The main advantage of adding default_extra or default_environment would be that it’s 100% backward compatible. We don’t change anything to already present public APIs. If you don’t use the feature, absolutely nothing will change.

And hopefully the change shall be very minor. When we read if the user asked for any extra we can say:

  • if None: read the default field (set to None by default)
  • else use what the user specified

@pf_moore @dustin @uranusjr any opinion ?

Well, I do like to keep things simple, and I don’t like overkill :slight_smile:

Basically, my view is that project developers (and I include myself) have a strong tendency to assume that “their” complexity is essential and unavoidable, and tools must clearly support their use case. However, Python packaging is struggling under the weight of the complexity we’ve accumulated over many years, and I strongly believe that what we need is simplification, not further complexity. We should be spending time looking at our core concepts and models, and considering how to make them simpler, better defined, and more manageable and composable, and not just loading more and more features on an ill-defined and adhoc base.

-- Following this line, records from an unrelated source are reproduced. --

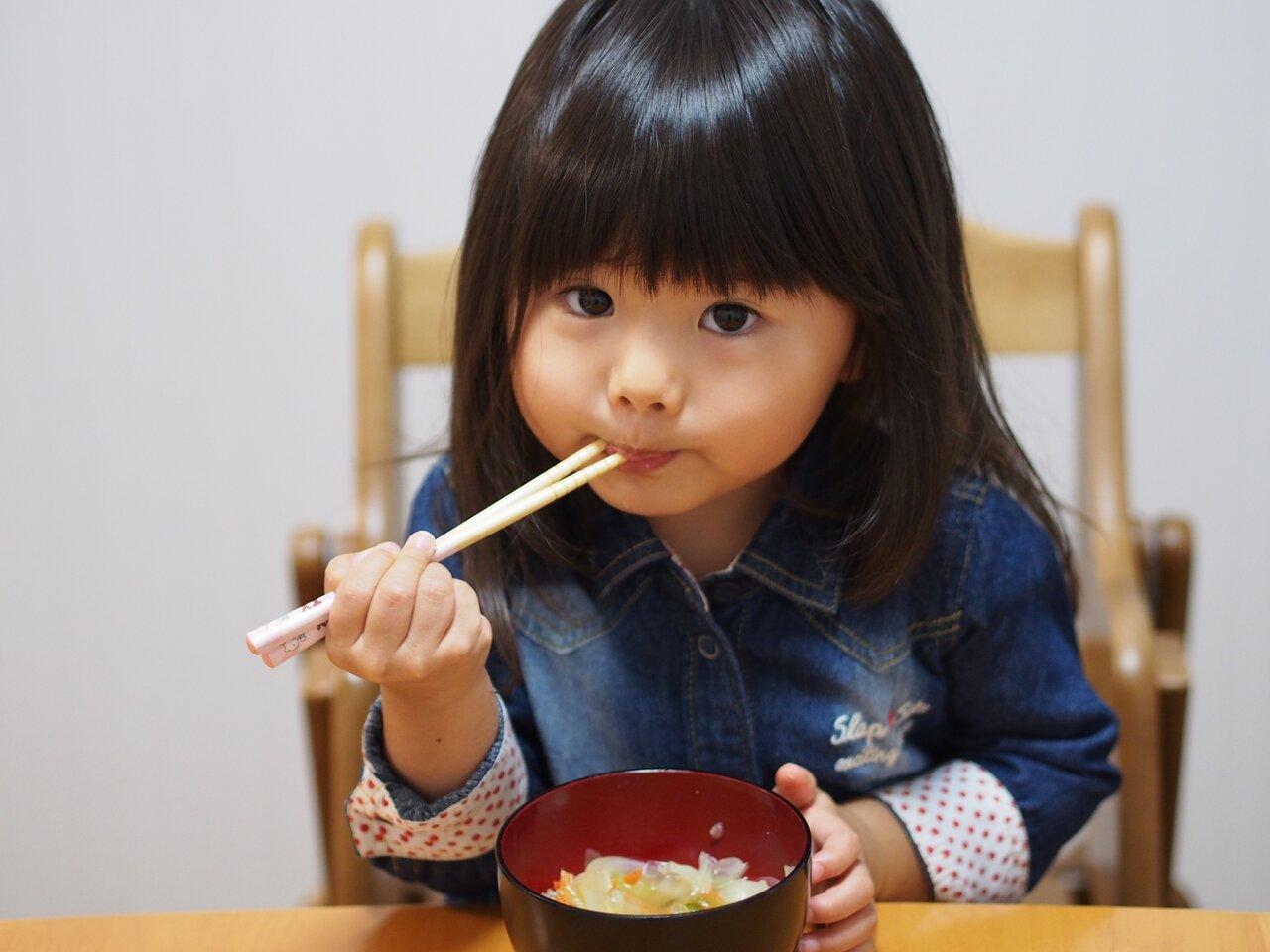 「お箸がうまく持てません」子育て相談 モンテッソーリで考えよう!
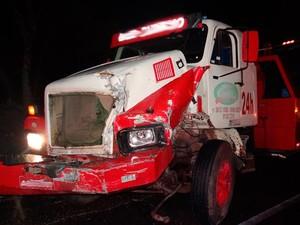 Caminhão-guincho também foi atingido após batida (Foto: Fernandez Fernandes/Blog do Sigi Vilares)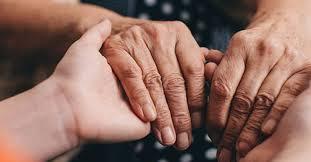 Depresión en adultos mayores puede ser síntoma temprano de Parkinson dice experto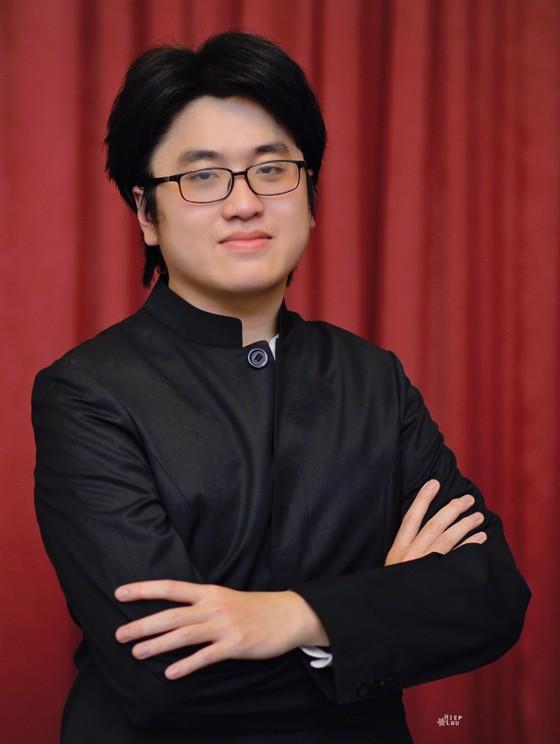 Giám đốc Âm nhạc Honna Tetsuji và nghệ sĩ piano Lưu Đức Anh sẽ tham gia đêm nhạc Franz Liszt và Antonin Dvorak ảnh 2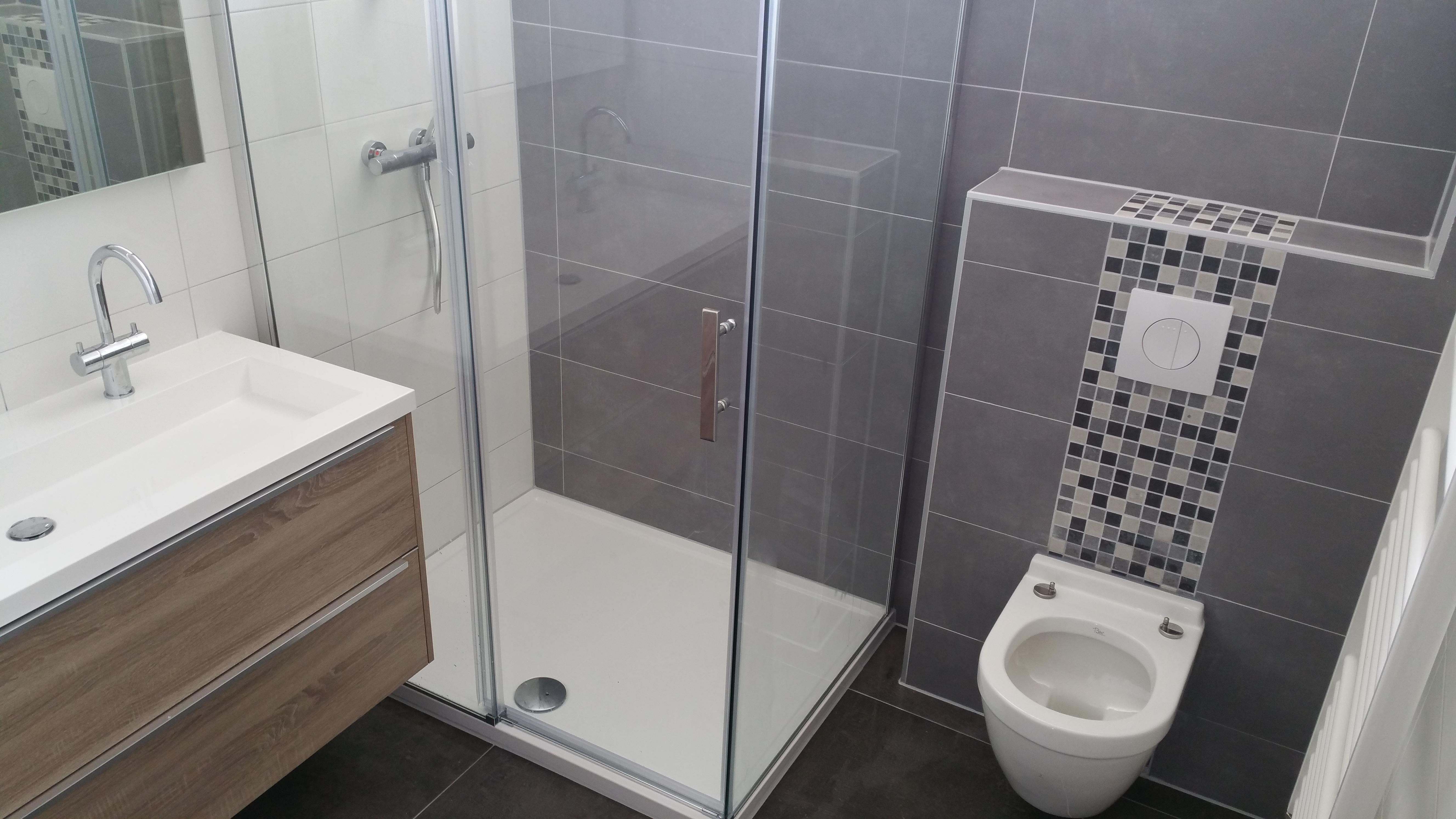 Renovatie/Verbouwen van uw badkamer? Compleet van A tot Z... Dan bent u hier op het goede adres.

This is not to say that we can’t support additional use cases, or that we can’t grow, but we should do so by looking at our underlying model and questioning whether it really supports the needs of today’s community. That’s why I think we should be considering whether we "need something that’s conceptually slightly different than extras”, as I mentioned above. And it’s why I think that @steve.dower’s question, why can’t you ship two projects, is important here. Is it not possible that what you really need is for the tools and ecosystem to make it so that handling two projects is more manageable, rather than trying to “fix”

By pushing the complexity back onto the tools, you’re adding overhead to the packaging infrastructure, making it more fragile, harder to maintain, and more prone to failure. When projects like pip are maintained by a team of less than 10 people, all of whom are working on a totally volunteer basis in their spare time, that’s adding a huge risk to your projects. So looking at it that way, maintaining a single package also has an impact, and that impact isn’t just on your projects, but also on other projects which are competing with you for limited tool developer resource.

This is going more in the direction I’m thinking of - but I’m not sure if you’re intending it as a full replacement to extras, or just as a way of restating your proposal using different terminology. It will need a lot more thinking through if it’s to replace “extras” as a concept, so I reserve judgement on it until I see a full proposal (which would need to include a discussion of how we migrate existing projects off extras - just adding another approach to the mix won’t simplify anything). @steve.dower’s selector packages proposal is another idea that may be worth looking at here.

Why should we agree to that? Why not have project, project-lib, project-gui, project-cli, project-cpu, and users can install whichever parts of the functionality they want? From a user perspective, that seems far more straightforward to me. Of course, it’s more work for the project to structure itself to make the various parts intuitive for the user. And can we all agree that it’s making things simpler for users is the ultimate aim here? (That’s not rhetorical, this discussion is about making development easier, but it seems to me that we’re just changing which developers have to invest effort, rather than looking at what works best for the users).

Sorry - this got a bit beyond the scope of a single change to how extras work. But I do think the proposal exposes a lot of the issues

2 Likes

It was intended as a pun to be honest (notice the emoji) :wink: To be fair, I was expecting a remark on that one … In any case, I wasn’t implying the packaging mechanism may be more complex but more that someone may have a complex package with convoluted dependencies.

Agreed.

Honestly it sounds unrealistic to me. What if tomorrow I want to add whatever other default feature. Are we going to recommend: “Oh yeah sure, please create a combinatorial number of pip packages. That now you need to maintain properly and document. This is the way to go and definitely how you should advertise to your users…”. I gave this somehow realistic (not overly complexified) example to show that this approach doesn’t look realistic to me.
One of the reasons extra_dependencies was created at the beginning (which I might have misunderstood) is to avoid having to create N packages for each scenarios and allow users to specificy additional use-cases without installing a different package. So I agree that having a “default extra” sound kind of weird and maybe a re-branding is needed. However, following the approach please create N packages sounds even more against the original idea IMHO. And that wouldn’t solve at all this issue of the dependency chain:


Totally agree, I’m absolutely not trying to “impose” any requirement or something. I’m trying to highlight a number of limitations and trying to find with you all the best way we can address them.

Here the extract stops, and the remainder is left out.